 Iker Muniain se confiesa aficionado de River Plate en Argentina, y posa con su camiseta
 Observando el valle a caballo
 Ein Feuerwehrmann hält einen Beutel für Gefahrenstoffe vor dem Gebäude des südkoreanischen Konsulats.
━━━━━━━━━━━━━━━━
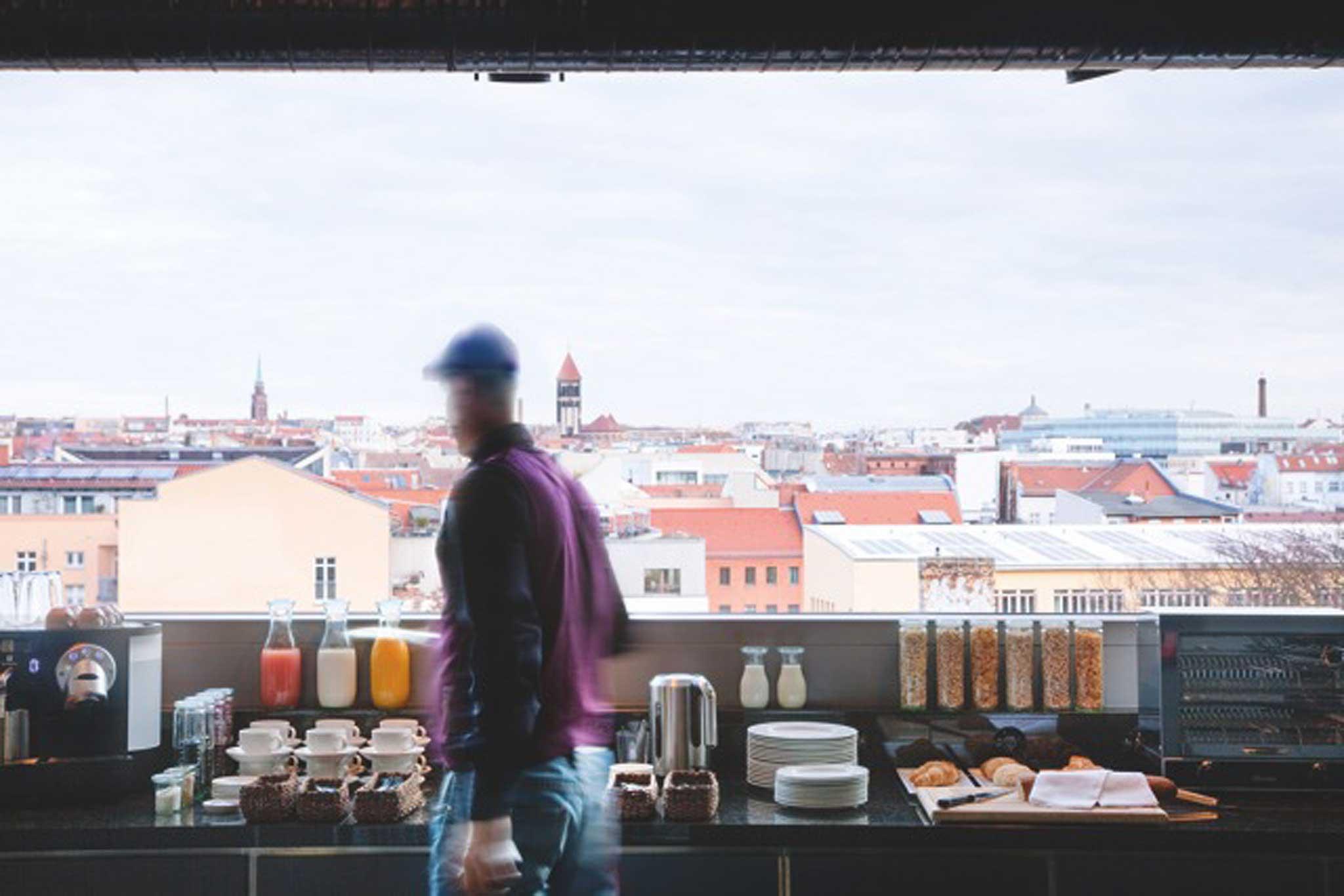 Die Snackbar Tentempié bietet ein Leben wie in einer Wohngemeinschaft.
━━━━━━━━━━━━━━━━
The problem → Using the data above, transcribe the lines that run from the line with "Observando el valle a caballo" to the line with "Ein Feuerwehrmann hält", both ends kept, and output nothing else.

Exercise solution →
 Observando el valle a caballo
 Ein Feuerwehrmann hält einen Beutel für Gefahrenstoffe vor dem Gebäude des südkoreanischen Konsulats.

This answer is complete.